思わず、10メートル程後ろへ瞬間移動した。
何だ?こいつ! 僕が男だって判っていながら、僕の手に口づけしてきやがった!
鳥肌が過ぎて蕁麻疹が出てきそうだ!
「何をなされるのか!デューラン・ジルデバル様!」
カーナとリーシェンが僕とデューランの間に入り立ち塞がってくれる。
その顔は汚物でも見るような酷い顔をしている。
多分僕も同じような顔しているから問題ないというよりカーナ!もっとそいつを蔑んでいいぞ!
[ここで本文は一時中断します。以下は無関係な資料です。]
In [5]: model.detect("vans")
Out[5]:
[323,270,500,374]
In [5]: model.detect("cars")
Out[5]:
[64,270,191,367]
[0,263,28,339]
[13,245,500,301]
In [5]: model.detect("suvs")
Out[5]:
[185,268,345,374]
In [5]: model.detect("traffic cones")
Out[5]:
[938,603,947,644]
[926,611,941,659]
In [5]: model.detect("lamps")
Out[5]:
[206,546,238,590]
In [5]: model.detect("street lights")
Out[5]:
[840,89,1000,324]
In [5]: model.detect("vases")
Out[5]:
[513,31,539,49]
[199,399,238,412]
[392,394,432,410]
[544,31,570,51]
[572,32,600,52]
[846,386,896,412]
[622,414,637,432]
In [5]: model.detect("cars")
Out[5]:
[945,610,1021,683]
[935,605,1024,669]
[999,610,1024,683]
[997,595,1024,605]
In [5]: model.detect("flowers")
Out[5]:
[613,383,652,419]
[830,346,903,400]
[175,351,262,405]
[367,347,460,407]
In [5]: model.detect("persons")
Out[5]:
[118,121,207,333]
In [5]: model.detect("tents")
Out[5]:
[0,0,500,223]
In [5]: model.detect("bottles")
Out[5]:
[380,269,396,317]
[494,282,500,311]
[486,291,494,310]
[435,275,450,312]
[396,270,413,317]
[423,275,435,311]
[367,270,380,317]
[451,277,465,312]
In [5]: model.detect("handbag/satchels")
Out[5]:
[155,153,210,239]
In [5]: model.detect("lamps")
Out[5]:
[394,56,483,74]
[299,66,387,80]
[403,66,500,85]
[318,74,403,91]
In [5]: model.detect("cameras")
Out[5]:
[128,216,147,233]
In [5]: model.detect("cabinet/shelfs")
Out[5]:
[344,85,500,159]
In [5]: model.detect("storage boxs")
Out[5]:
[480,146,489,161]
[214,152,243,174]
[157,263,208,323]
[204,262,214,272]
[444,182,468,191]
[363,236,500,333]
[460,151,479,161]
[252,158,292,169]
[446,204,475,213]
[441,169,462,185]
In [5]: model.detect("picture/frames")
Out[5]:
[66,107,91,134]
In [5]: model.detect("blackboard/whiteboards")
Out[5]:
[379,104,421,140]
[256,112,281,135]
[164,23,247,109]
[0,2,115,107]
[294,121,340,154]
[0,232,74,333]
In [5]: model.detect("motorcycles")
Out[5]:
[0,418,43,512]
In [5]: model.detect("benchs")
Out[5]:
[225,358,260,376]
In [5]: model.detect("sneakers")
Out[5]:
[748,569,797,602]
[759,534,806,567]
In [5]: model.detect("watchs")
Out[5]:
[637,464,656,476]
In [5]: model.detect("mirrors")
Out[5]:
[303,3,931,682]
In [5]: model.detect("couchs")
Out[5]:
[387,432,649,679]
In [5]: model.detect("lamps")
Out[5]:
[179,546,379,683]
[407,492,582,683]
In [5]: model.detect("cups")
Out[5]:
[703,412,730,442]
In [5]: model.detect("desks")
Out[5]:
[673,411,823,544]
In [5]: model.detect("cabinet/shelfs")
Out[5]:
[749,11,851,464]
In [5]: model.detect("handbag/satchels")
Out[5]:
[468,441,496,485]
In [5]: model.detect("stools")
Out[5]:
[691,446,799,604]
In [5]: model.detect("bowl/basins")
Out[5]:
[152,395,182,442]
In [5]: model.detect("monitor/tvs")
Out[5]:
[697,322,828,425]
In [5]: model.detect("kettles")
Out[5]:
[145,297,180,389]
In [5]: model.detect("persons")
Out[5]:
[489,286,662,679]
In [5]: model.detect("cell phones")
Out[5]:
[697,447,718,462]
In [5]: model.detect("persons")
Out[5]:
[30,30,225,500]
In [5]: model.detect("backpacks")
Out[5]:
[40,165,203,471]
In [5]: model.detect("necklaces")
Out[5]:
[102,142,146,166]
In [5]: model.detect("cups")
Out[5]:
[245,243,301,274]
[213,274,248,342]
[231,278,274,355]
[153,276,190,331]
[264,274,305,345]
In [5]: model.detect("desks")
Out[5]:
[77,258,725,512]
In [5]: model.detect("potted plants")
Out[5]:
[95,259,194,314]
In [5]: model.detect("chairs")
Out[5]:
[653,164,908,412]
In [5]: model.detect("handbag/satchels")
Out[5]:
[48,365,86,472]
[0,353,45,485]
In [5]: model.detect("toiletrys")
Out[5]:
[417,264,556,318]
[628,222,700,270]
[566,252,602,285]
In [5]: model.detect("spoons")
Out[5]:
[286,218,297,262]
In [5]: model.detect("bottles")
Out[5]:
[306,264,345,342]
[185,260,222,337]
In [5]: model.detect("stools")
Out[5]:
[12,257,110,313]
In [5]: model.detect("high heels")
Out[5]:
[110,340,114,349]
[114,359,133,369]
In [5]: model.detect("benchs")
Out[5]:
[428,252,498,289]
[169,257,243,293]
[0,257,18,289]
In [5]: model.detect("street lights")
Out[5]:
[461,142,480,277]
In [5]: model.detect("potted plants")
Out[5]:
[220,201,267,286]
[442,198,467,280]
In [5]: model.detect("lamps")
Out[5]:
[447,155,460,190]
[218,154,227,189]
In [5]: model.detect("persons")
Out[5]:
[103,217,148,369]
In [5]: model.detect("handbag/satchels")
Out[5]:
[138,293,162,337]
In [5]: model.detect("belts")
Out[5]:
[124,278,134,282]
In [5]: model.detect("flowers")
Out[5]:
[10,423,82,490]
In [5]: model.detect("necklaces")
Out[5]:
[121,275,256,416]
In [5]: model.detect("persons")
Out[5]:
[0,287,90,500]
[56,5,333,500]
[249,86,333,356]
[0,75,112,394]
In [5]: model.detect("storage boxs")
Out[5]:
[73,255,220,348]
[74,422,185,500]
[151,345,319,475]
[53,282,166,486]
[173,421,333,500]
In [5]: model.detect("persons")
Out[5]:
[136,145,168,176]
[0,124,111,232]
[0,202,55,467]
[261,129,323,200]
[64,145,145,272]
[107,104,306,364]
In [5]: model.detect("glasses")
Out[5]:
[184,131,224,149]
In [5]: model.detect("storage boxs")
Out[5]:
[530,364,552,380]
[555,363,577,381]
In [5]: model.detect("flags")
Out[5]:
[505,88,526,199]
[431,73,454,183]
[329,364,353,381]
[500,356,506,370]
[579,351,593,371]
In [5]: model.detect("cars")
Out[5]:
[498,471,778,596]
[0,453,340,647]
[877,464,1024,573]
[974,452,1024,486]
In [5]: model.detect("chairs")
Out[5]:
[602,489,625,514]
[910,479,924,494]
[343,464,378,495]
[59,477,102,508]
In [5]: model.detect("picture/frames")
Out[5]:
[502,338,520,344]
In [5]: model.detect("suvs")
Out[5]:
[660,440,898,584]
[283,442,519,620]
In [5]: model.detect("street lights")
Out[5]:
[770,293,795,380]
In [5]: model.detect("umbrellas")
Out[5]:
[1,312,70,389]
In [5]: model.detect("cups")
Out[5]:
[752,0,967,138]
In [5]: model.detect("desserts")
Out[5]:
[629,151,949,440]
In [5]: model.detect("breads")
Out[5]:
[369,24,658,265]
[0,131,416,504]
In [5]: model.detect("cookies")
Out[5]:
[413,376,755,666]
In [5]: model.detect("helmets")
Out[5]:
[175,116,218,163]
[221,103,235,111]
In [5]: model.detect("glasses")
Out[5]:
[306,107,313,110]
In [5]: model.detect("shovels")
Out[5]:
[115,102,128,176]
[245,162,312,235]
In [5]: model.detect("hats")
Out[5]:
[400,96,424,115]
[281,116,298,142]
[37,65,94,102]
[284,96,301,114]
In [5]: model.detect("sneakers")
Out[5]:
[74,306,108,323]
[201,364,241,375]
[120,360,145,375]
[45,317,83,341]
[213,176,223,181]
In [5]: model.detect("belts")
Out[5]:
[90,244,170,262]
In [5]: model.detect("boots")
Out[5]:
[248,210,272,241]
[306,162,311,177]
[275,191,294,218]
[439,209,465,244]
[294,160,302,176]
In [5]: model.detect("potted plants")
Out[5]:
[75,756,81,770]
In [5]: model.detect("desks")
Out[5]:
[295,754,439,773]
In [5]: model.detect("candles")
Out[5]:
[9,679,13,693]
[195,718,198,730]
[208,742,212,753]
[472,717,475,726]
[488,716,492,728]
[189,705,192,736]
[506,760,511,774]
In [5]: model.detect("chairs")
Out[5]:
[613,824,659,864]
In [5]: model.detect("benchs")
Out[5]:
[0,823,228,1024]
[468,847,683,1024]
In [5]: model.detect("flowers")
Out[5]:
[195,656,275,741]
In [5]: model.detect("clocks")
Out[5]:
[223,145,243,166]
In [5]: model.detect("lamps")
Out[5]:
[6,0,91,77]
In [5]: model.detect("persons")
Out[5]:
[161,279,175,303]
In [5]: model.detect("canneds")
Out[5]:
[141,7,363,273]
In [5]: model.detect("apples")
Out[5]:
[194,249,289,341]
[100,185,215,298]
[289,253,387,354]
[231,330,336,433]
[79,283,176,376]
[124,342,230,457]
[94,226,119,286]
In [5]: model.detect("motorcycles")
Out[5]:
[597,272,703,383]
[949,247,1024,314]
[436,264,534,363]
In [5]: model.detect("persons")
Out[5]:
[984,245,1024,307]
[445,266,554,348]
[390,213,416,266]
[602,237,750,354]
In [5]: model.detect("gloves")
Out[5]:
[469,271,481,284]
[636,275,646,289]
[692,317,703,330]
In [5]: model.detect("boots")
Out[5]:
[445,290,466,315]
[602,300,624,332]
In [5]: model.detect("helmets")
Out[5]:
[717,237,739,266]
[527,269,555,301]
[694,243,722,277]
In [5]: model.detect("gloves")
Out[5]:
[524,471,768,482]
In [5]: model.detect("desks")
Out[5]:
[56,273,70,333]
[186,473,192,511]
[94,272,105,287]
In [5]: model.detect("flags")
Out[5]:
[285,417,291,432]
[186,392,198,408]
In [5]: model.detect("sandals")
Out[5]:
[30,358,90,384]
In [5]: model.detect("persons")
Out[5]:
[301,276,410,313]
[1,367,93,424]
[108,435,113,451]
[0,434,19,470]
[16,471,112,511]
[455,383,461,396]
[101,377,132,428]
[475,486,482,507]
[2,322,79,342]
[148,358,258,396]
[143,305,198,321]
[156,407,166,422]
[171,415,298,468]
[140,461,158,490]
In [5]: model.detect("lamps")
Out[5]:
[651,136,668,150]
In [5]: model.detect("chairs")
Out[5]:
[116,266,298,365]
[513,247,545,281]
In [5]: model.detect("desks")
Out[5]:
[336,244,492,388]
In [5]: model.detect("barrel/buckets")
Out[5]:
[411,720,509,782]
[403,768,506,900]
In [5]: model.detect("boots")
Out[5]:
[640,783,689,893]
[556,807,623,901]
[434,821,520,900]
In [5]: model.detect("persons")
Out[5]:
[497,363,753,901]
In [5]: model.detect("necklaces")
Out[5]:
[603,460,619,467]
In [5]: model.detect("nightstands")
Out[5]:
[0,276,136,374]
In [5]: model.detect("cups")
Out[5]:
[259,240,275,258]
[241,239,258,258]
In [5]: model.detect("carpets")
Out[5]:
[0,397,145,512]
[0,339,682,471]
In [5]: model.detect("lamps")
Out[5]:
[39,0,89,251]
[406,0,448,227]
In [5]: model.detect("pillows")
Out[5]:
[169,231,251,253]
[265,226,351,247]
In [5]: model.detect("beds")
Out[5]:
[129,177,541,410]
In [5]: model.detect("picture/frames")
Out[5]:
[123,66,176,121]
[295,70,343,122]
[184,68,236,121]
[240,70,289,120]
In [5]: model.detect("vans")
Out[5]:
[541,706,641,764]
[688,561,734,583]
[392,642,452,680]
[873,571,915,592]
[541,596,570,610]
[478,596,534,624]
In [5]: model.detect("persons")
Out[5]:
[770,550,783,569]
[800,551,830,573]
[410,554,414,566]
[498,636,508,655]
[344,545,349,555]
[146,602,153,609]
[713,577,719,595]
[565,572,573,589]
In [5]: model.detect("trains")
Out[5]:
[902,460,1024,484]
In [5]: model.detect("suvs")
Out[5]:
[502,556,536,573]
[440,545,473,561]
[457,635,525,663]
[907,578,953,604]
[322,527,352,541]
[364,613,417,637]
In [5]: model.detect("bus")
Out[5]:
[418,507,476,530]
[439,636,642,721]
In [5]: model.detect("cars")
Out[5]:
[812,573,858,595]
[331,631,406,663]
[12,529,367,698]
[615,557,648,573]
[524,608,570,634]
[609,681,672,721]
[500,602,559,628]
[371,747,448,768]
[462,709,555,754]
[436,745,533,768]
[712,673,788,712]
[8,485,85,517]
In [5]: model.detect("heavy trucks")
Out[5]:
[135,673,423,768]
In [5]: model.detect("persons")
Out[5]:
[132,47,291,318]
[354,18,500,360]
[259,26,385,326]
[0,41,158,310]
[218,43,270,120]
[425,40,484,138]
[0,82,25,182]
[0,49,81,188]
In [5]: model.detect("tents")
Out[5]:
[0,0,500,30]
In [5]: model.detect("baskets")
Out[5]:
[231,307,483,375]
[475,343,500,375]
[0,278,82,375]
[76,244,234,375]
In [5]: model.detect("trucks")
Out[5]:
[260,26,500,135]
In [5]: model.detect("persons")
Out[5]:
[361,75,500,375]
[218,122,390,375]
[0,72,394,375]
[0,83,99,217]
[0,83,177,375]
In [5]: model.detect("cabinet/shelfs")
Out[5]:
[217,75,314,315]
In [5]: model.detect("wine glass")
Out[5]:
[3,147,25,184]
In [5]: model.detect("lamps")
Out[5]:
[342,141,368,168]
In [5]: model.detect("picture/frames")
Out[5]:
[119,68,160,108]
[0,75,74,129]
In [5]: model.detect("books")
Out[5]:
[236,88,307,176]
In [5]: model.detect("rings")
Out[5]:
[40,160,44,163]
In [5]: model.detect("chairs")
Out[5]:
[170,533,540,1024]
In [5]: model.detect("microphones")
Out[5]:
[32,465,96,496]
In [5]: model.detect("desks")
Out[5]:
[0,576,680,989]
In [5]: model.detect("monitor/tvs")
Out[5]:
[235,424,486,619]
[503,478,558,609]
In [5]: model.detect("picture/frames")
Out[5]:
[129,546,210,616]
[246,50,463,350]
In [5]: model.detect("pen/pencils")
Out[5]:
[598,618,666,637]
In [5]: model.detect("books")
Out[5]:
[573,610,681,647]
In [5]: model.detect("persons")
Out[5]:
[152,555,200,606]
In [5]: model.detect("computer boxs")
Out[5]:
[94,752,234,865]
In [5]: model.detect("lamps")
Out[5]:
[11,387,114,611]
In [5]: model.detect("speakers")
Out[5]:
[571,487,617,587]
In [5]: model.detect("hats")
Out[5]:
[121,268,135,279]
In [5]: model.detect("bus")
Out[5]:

「はて? 僕が何か? もしかして口づけの事ですか?」
デューランは、何故それほど毛嫌いされるのか判らないといった感じに手を横に広げる。
「僕は、ただ単に綺麗な方には全てに致しますよ? 僕にとって女とか男とか関係ないですからね、美しいものは美しい、それを愛でるのになんの垣根がありましょうか!」
ああ、駄目だこいつも。
「デューラン・ジルデバル様は男ですよね?」
リーシェンが改めて質問する。
「当たり前じゃないですか。ただ愛する者に男女間の差別は無いだけです!」
言いきったよ、こいつ両刀だ! 7才で両刀に目覚めている?
駄目だ体が勝手に拒絶反応みせているよ。
つい自動防衛で自分の体を手で隠そうとしてしまう。
それを見たリーシェンが、鼻血を出しているのは無視。
デューランはそんな僕を見て舌なめずりしている。
僕の同期はろくなのがいやしないのじゃないか?
「父上、どうです? 彼、僕が貰っても宜しいですか?」
良いわけねえだろう!
「おお、そうか別に構わんぞ。只たまにはわしにも貸してくれると良いがの。」
何だ!この親子?
そういえば貴族って若い男を囲って、そういう事をする輩も多いと前世の話では聞いた事があったような。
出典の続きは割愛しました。